Penggunaan AI: Selain Menguntungkan, Ternyata Berdampak ke Lingkungan

3 hours ago 2

Harianjogja.com, JOGJA—Teknologi Artificial Intelligence (AI) atau kecerdasan buatan dewasa ini semakin sering dimanfaatkan. Penggunaan AI memang membawa kemudahan dalam kehidupan sehari-hari. Membantu merampungkan tugas rumah tangga hingga memudahkan berbagai sektor industri. Sehingga keberadaan AI semakin tidak terpisahkan dengan aktivitas manusia.

Meski demikian, dibalik kemudahan yang diberikan ada dampak negatif yang ditimbulkan terhadap lingkungan. Berdasarkan artikel dari United Nations Environment Programme (UNEP) berjudul 'AI has an environmental problem. Here’s what the world can do about that' dijelaskan bahwa AI tidak hanya berfungsi untuk mempermudah kebutuhan pribadi.

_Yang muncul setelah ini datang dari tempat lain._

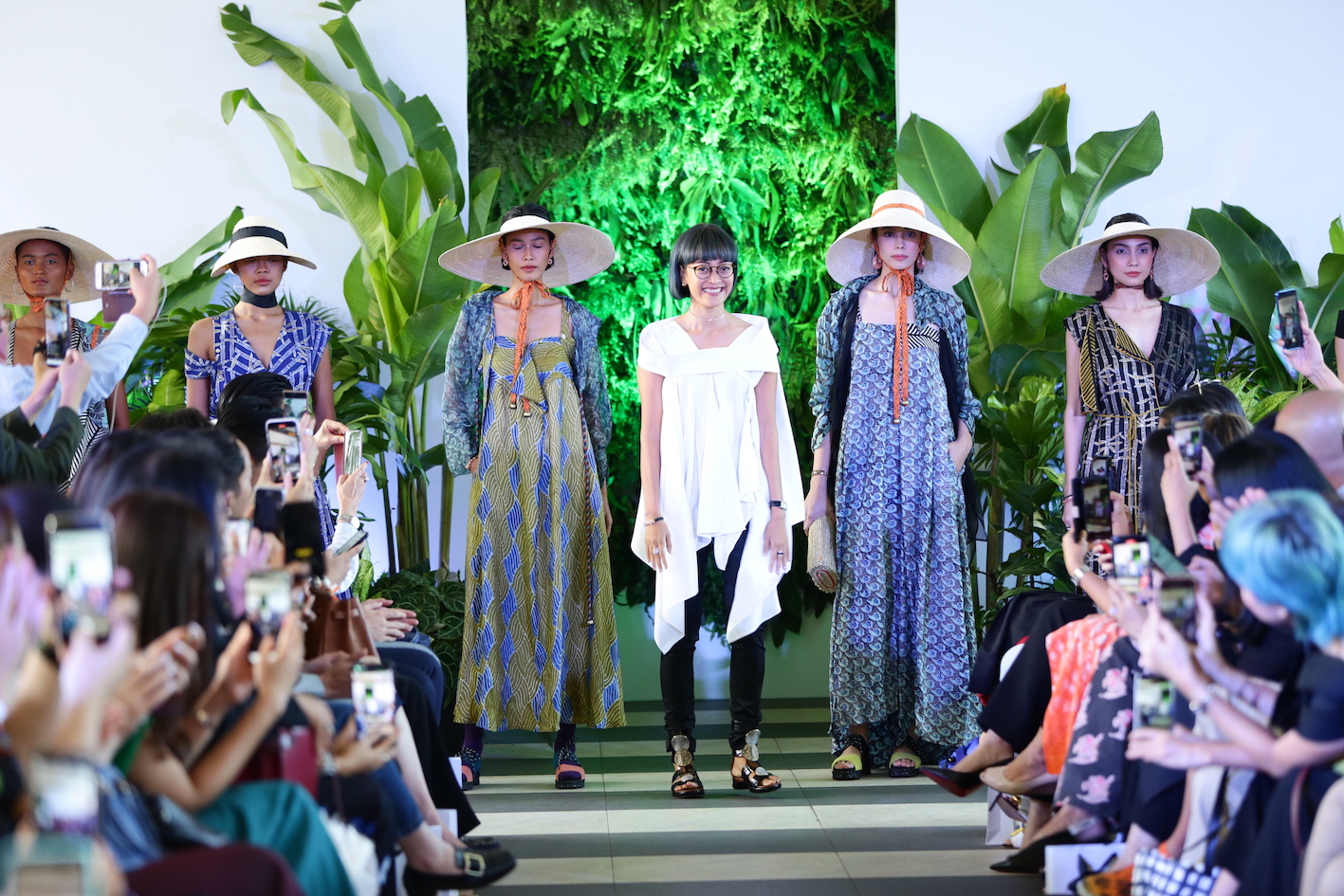 Purana Spring/Summer 2020: Parade Flora dan Kaya Alam Indonesia dalam Tekstil Purana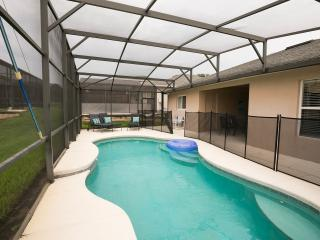 LUXURY, POOL(S) COMPUTER, WIFi, NEAR DISNEY - Davenport vacation rentals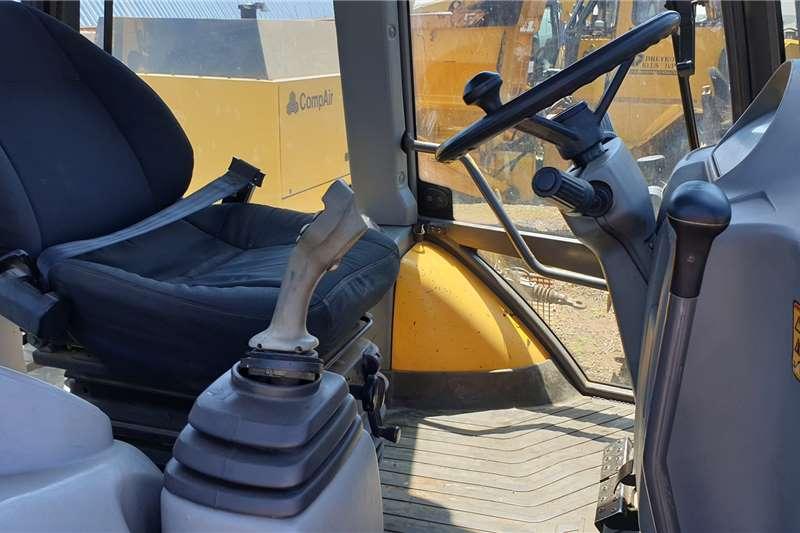 Volvo BL71 TLB TLBs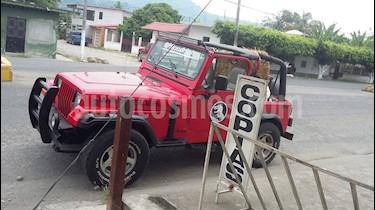 Foto venta Auto usado Jeep Wrangler SE Techo Duro (1995) color Rojo precio $105,000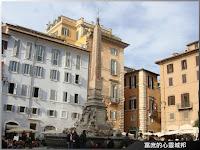 羅馬萬神殿廣場中的方尖碑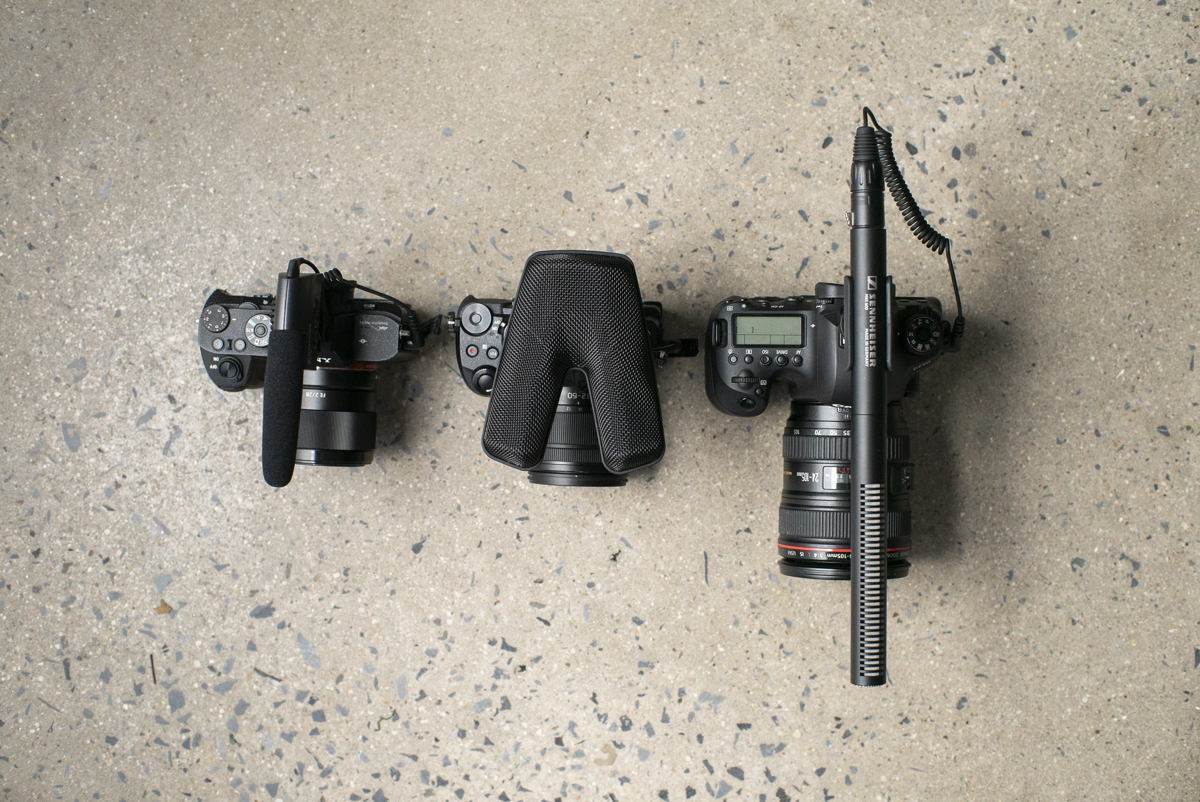 Quality audio for your DSLR/DSLM: Sennheiser showcases the wired camera microphones MKE 400 (mini-shotgun), MKE 440 (stereo) and MKE 600 (shotgun, left to right)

Keberadaan AI juga dimanfaatkan untuk berbagai aplikasi penting seperti pemetaan lokasi pengerukan pasir ilegal, mendeteksi emisi metana dari gas rumah kaca, mendukung penelitian, dan pengambilan keputusan dalam pelestarian lingkungan. Sehingga keberadaan AI patut diapresiasi.

Di sisi lain infrastruktur yang diperlukan untuk mengoperasikan AI seperti pusat data mengkonsumsi energi dalam jumlah besar. Menghasilkan emisi karbon, memerlukan air untuk pendinginan, hingga bergantung pada mineral langka yang ditambang dengan cara yang tidak berkelanjutan.

BACA JUGA: Pemerintah Siapkan Skema Impor BBM Satu Pintu Pertamina

Setidaknya ada tiga kekurangan AI yang menjadikannya tidak ramah pada lingkungan. Pertama, menghasilkan limbah elektronik. Banyak bahan baku yang dibutuhkan oleh pusat data dalam mengoperasikan AI. Contohnya, komputer seberat 2 kg bisa mengkonsumsi hingga 800 kg bahan baku dalam proses produksinya.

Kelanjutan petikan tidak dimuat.